Le syndrome du club vidéo, c’est une chronique sur la nostalgie d’un passé pas si lointain où on pouvait passer des heures à choisir (ou s’obstiner, c’est selon) devant les étalages de films dans les clubs vidéo. Rose Normandin assume sa nostalgie et nous offre sa version de cette recherche si frustrante – et parfois si jouissive – sur internet.

Je raffole des films d’horreur. Plus que le simple fait d’épouvanter, un bon film d’horreur est celui qui me fait réfléchir, me confronte à mes angoisses et me donne l’occasion de prendre le dessus. C’est le film qui donne un visage de big bad aux sujets qui peuplent mes cauchemars et m’offre des personnages qui réussissent à le vaincre. Je déteste les films de torture, non pas à cause de la violence graphique, mais parce qu’ils finissent souvent mal. Ça me déprime. J’aime les films d’horreur porteurs d’espoir.

Ce qui m’amène à mon dernier coup de coeur. Film remarqué à Sundance en 2016, récipiendaire d’un BAFTA et d’un prix du London Critics Circle, Under the Shadow, du réalisateur iranien Babak Anvari, surprend par son amalgame de genre. Difficile de cerner son identité. Film d’horreur? Film d’auteur à saveur politique? Pamphlet féministe? Le réalisateur oscille d’un type à l’autre en tissant des liens naturels et nous raconte une fable inquiétante tout en dépeignant l’Iran de son enfance.

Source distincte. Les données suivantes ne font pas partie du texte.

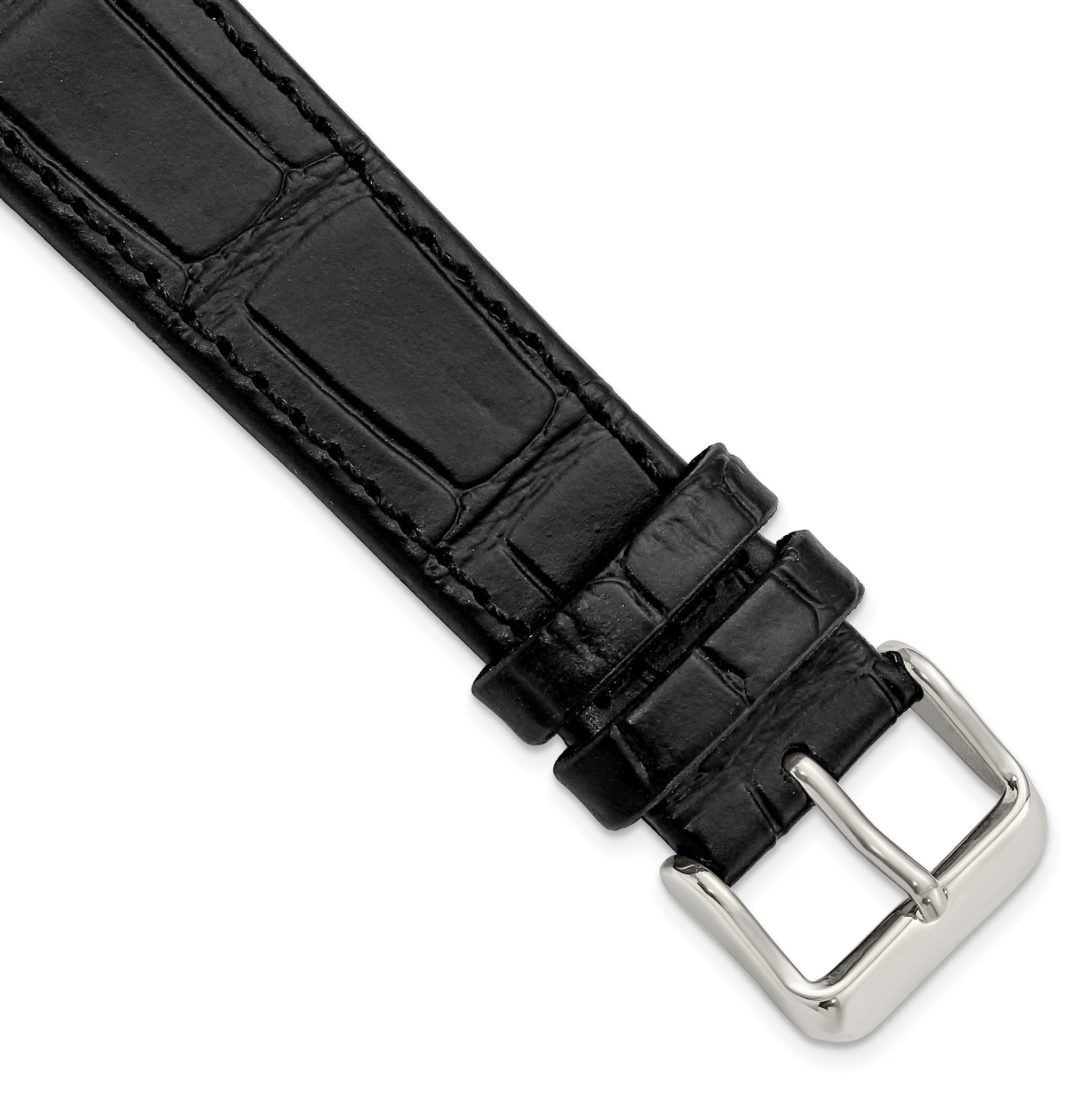 for Apple 38/40mm Smart Watch Black Gator Grain Calfskin Leather with Black Adapters and Stainless Steel Buckle 7.5 inch Watch Band Main image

Le film ouvre sur l’angoisse. Dans un bureau, une femme voilée attend qu’on lui adresse la parole. Sa nervosité est palpable. On comprend qu’elle attend d’être réadmise à la faculté de médecine de l’université de Téhéran, suite au congé qu’elle a pris pour élever sa fille. Cette chose lui sera interdite, suite à son implication passée au sein de groupes politiques de gauche. Nous sommes dans les années 80. La montée de l’autoritarisme de la révolution culturelle dicte la vie des citoyens. L’Iran est en guerre contre l’Irak et subit ses bombardements. Les femmes sont dans l’obligation de porter le voile. Toute consommation de la culture occidentale est passible de coups de fouet. Téhéran devient la ligne de front du conflit.

Shideh est donc une femme déjà affaiblie. Une femme qui se demande de quoi sera fait son avenir. Et puis, pour rajouter à son trouble, son mari est déployé au front. Refusant de quitter Téhéran comme la plupart des gens, elle décide de rester en ville pour s’occuper seule de sa fille, Dorsa. Elle tient à reprendre un contrôle qu’on lui refuse. Débute alors une autre sorte d’angoisse…

La mythologie moyen-orientale nous parle du Djinn comme une créature voyageant par le vent et se nourrissant de la peur des gens. Il n’est pas surprenant de les trouver dans un pays en guerre. Commence donc la lente possession de l’appartement de Shideh et de Dorsa. Le génie du film repose non pas sur l’horreur (même s’il y a plusieurs moments à glacer le sang), mais sur le traitement des personnages (soulignons la performance de Narges Rashidi); la relation mère-fille, la volonté de Shideh d’être maîtresse chez elle, la pression qui s’accumule dans le petit appartement. Un peu à la manière du Babadook australien de Jennifer Kent, l’origine du mal dans Under the Shadow n’est pas si évidente. Sommes-nous en présence d’un véritable monstre mythologique ou est-ce que le stress de la guerre et de la déception ont fini par avoir raison de la santé mentale de la mère?

C’est un film pour les gens qui aiment le subtil, le délicat. C’est un film que l’on écoute du bout de notre siège. C’est un film qui nous fera redouter les rideaux qui battent au vent. Mais c’est aussi un film qui nous fait admirer les femmes fortes, debout devant l’adversité. Celles qui inculquent à leurs filles la volonté de ne répondre de personne d’autres que d’elles-mêmes. Quand j’ai fermé ma télévision, j’ai eu une pensée pour celles dont le combat dure plus de 90 minutes.

Rose Normandin

Under the Shadow est disponible sur Netflix.